[Cryptography] Other obvious issues being ignored?

John-Mark Gurney jmg at funkthat.com
Wed Oct 21 17:13:13 EDT 2015


Bill Frantz wrote this message on Wed, Oct 21, 2015 at 07:26 -0700:
> On 10/20/15 at 8:40 PM, leichter at lrw.com (Jerry Leichter) wrote:
> 
> >I wonder how the NSA writes its security-related code?
> 
> Assembler is your friend.

I really don't want to do register allocation by hand, and you can't
use inline assembly in C, because clang is known to look into inline
assembly and optimize it...

> With fewer hardware architectures now than in the past, it is 
> actually practical to write separate assembler routines for each 
> architecture to perform simple tasks like clearing sensitive data.

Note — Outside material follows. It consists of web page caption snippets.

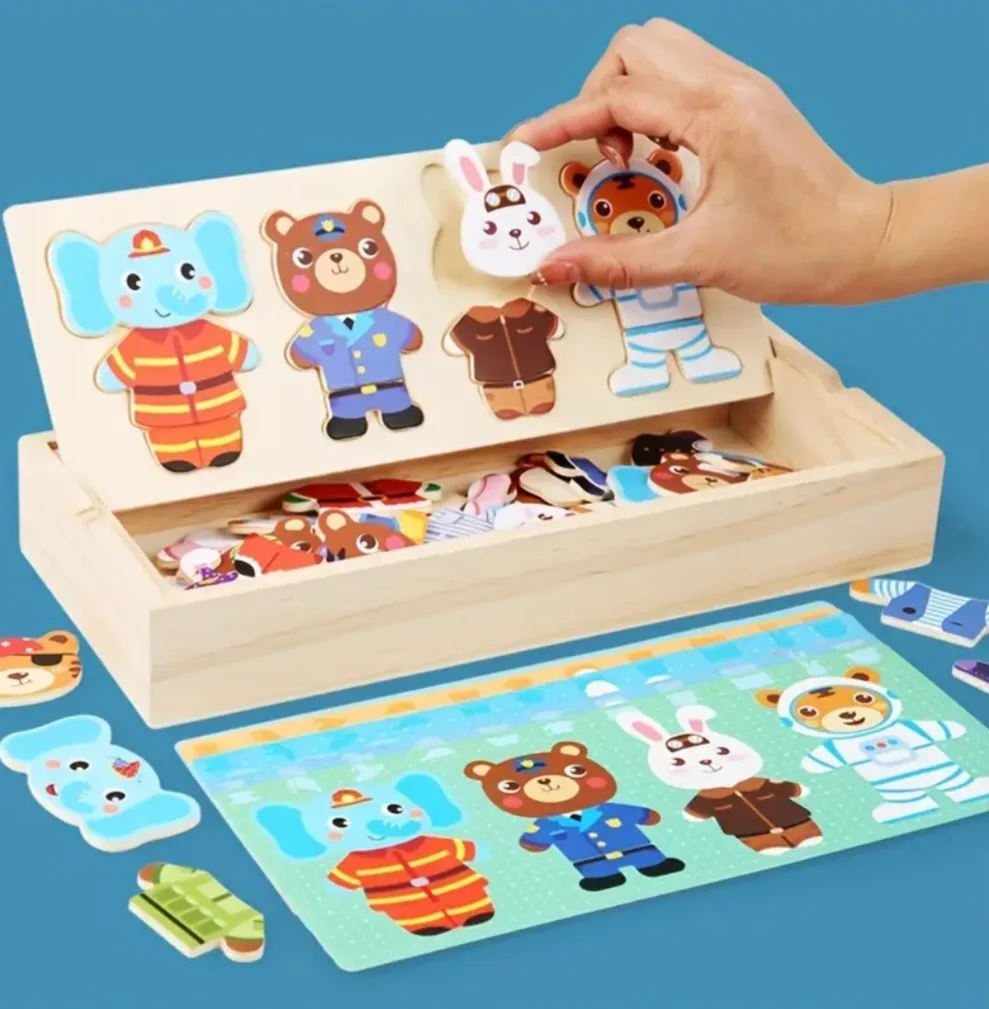 Wooden Animal Dress-Up Puzzle Toy for Kids image indicator(3)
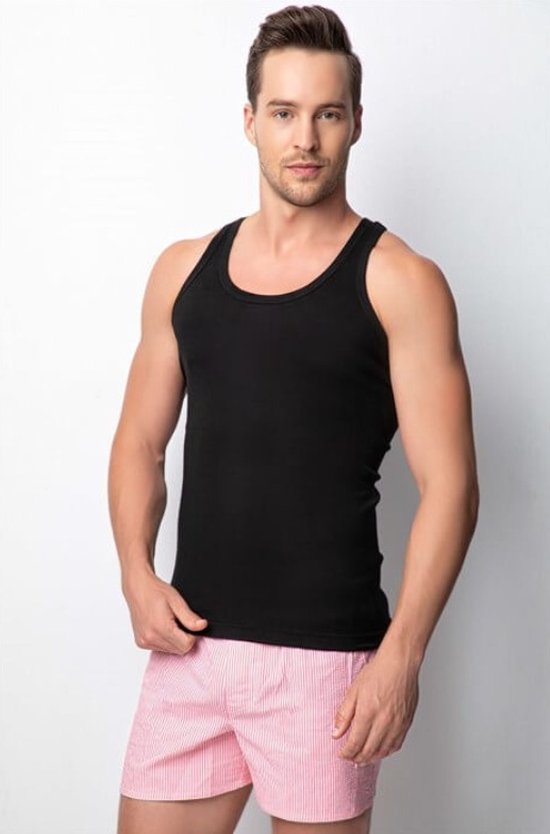 Paquet de 3 - Chemise licou pour hommes - Maillot de corps pour hommes - 100% Katoen côtelé - Singlet pour hommes - Zwart- Taille XL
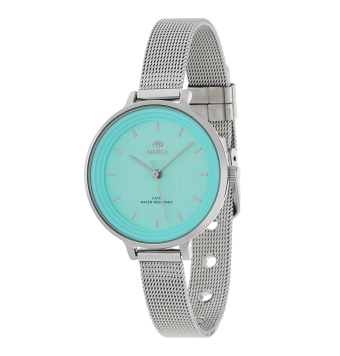 Reloj Marea mujer cadena malla acero caja metal esfera azul turquesa
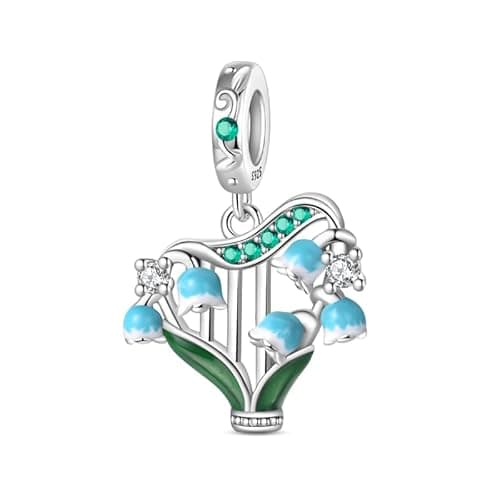 Image of Easter Bluebell Flower Harp Charm 925 Silver Charm Compatible with Pandora Charms, Trollbeads, Chamilia, Biagi and Many Other UK Charm Bracelets.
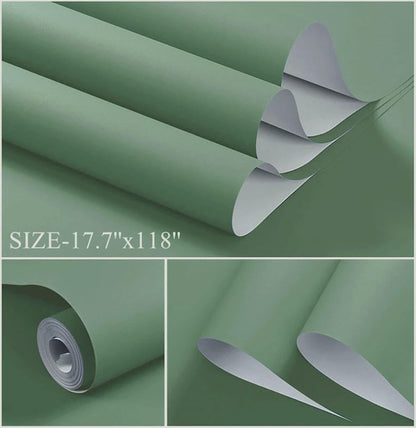Dimoon 118''x17.7'' Green Peel and Stick Wallpaper Contact Paper Modern Self Adhesive Wall Paper Removable Renter Friendly Textured Solid Color Shelf Cabinet Vinyl Roll (118''x17.7'',Dark Green) - Colors B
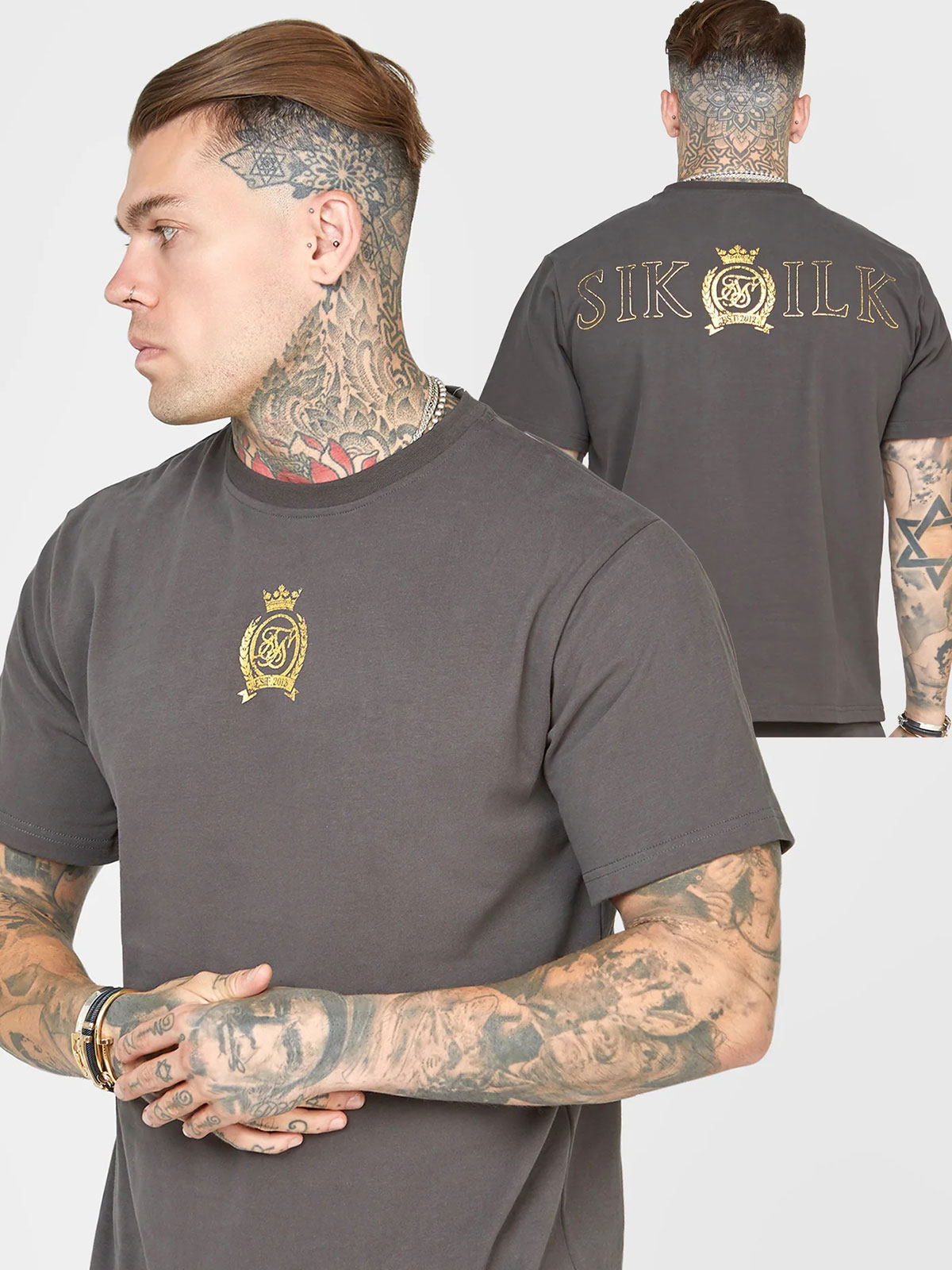Gold Foil Tee Washed Black (S)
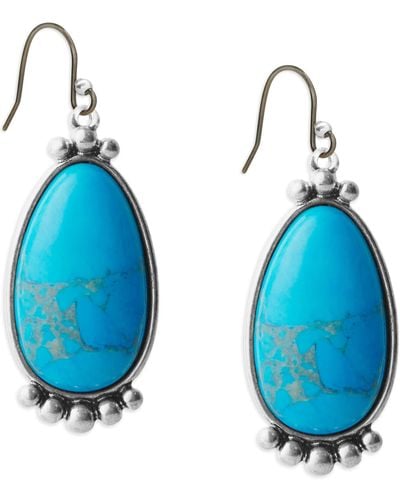 Lucky Brand Turquoise Statement Drop Earring,silver,one Size - Blue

That's one minor aspect, and assumes that the C function doesn't
do odd things w/ the data...

> With RISC architectures it is probably impossible to write code 
> which keeps sensitive data out of registers and therefore out of 
> kernel memory on task switch. Is it possible on the X86 
> architecture? In any case, assembler will offer higher assurance 
> of what the code actually does than any compiled language.
> 
> The key here is to keep the assembler code simple enough that 
> you can get reasonable assurance of correctness. Saying 

Having looked at the SHA-256 (SSE4) or AES-GCM (AES-NI) implementions
in assembly, they are not simple at all...  nasm/yasm helps a bit
with this, but still, not nearly that easy...

-- 
  John-Mark Gurney				Voice: +1 415 225 5579

     "All that I will do, has been done, All that I have, has not."